Task instructions: Without the pictures, give the listing below again exactly.

Provided material:
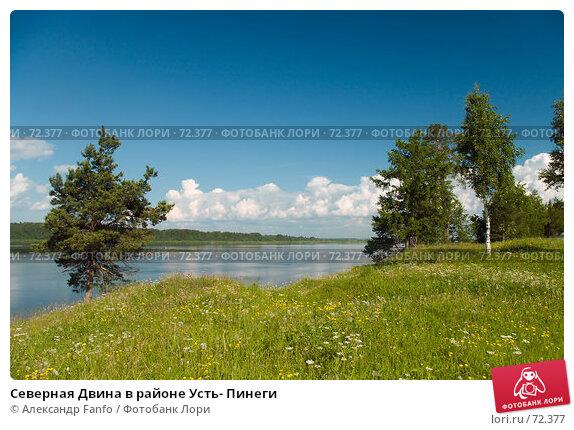 Северная Двина в районе Усть- Пинеги, фото № 72377, снято 1 июля 2007 г. (c) Александр Fanfo / Фотобанк Лори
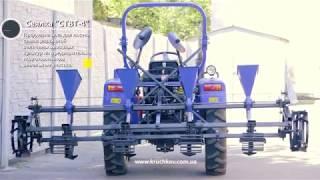 Сеялка точного высева СТВТ-4 для трактора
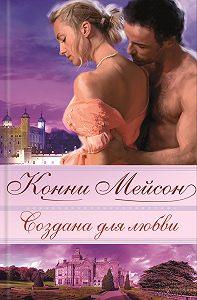 Конни Мейсон - Создана для любви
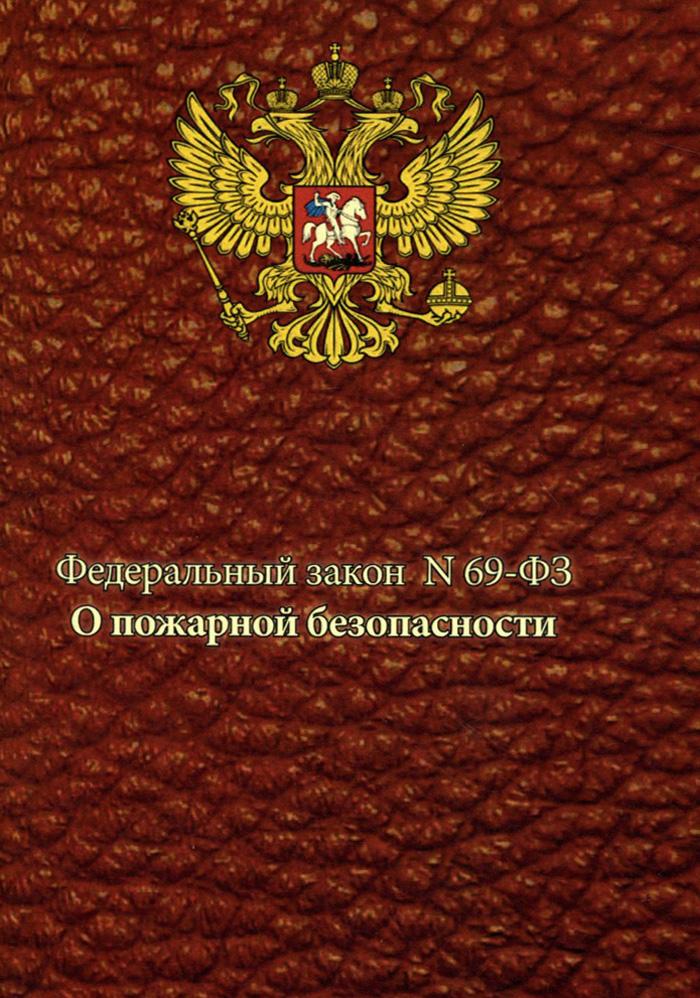 """Федеральный закон от 21.12.1994 N69-ФЗ """"О пожарной безопасности"""""""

Exercise response:
 Северная Двина в районе Усть- Пинеги, фото № 72377, снято 1 июля 2007 г. (c) Александр Fanfo / Фотобанк Лори
 Сеялка точного высева СТВТ-4 для трактора
 Конни Мейсон - Создана для любви
 """Федеральный закон от 21.12.1994 N69-ФЗ """"О пожарной безопасности"""""""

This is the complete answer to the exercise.